Les risques cybernétiques tels que le piratage et les violations de données représentent une source croissante d’inquiétudes pour les entreprises, au vu d’une fréquence accrue et d’une sévérité de plus en plus marquée, comme l’attestent les mésaventures de Home Depot, Target, Sony, JPMorgan Chase, Citibank, Anthem et Premera Blue-Cross.

Les entreprises pouvant être ciblées par ces attaques rencontrent un certain nombre de difficultés. En effet, elles peinent à mesurer le niveau de couverture nécessaire, se heurtent à une hétérogénéité des contrats (la définition des évènements déclenchant l’indemnisation étant variée) et font face à l’essor rapide des objets connectés dont l’usage accroît la vulnérabilité des systèmes. Chaque secteur présentant des exigences différentes et des risques singuliers, les entreprises doivent s’interroger sur ce qu’il est primordial de protéger. Enfin, ces évolutions entrainent aussi des enjeux de protection de la vie privée.

Pour l’heure, le marché de l’assurance des risques cybernétiques en est à ses balbutiements. Même les grands assureurs ne se positionnent sur ce segment qu’avec précaution, proposant des couvertures limitées assorties d’une pléthore d’exclusions telles que les dommages causés aux données hébergées par un prestataire externe.

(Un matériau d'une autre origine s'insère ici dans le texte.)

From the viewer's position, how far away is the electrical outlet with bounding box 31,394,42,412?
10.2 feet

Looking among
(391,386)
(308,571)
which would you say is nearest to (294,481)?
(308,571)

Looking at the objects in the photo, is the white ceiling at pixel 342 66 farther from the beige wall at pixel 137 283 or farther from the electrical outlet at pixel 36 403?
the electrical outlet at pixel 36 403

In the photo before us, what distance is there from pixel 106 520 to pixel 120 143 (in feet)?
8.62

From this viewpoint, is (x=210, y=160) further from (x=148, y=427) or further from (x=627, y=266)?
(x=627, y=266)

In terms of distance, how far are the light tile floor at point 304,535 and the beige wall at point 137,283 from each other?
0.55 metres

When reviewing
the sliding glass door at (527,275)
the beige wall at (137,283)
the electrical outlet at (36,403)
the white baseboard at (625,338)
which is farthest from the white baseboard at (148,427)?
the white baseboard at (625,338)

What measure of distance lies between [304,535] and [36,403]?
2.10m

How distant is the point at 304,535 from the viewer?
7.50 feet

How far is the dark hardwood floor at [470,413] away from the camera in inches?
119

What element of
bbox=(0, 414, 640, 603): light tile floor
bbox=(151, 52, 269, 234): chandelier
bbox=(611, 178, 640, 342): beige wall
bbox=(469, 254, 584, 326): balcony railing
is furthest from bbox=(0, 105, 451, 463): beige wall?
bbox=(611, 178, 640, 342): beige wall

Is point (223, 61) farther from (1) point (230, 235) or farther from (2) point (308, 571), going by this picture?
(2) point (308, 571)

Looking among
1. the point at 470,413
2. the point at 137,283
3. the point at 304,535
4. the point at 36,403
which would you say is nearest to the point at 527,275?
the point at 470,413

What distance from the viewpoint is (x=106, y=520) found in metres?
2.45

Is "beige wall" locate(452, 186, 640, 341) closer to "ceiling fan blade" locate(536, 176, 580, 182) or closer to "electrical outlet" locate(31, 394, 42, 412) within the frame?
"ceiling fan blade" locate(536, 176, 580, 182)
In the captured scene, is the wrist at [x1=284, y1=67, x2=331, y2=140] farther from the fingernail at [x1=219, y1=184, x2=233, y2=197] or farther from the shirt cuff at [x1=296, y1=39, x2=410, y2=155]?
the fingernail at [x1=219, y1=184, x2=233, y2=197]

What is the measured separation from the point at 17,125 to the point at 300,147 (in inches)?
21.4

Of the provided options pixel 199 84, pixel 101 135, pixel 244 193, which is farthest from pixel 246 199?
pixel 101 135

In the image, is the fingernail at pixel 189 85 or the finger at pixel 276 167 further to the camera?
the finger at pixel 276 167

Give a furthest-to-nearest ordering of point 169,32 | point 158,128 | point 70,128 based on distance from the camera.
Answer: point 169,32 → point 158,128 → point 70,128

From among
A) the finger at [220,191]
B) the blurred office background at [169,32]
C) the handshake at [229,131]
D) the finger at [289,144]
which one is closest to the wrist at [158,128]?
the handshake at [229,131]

L’assurance des risques cybernétiques est souscrite sur la base des sinistres déclarés et couvre principalement la responsabilité civile pour des capacités inférieures à 500 millions dollars. Environ 90% des primes couvrent des risques situés aux ÉtatsUnis. Les couvertures prévoyant l’indemnisation des coûts d’investigation et de sécurisation des sites, ainsi que de certaines pertes économiques résultant des sinistres, ne sont que rarement disponibles. Ces précautions ont partiellement atténué les inquiétudes de S&P Global Ratings vis-à-vis des assureurs couvrant ce type de risques. On note cependant que l’appétit de souscription des assureurs a significativement augmenté au cours des dernières années.

Le marché de l’assurance des risques cybernétiques pourrait ainsi connaître une croissance exponentielle dans les cinq prochaines années et les compagnies d’assurance se veulent à l’avant-garde de la gestion de ces risques. En effet, une étape supplémentaire pourra consister à apporter des services pré- et post-incidents en plus de la couverture du risque.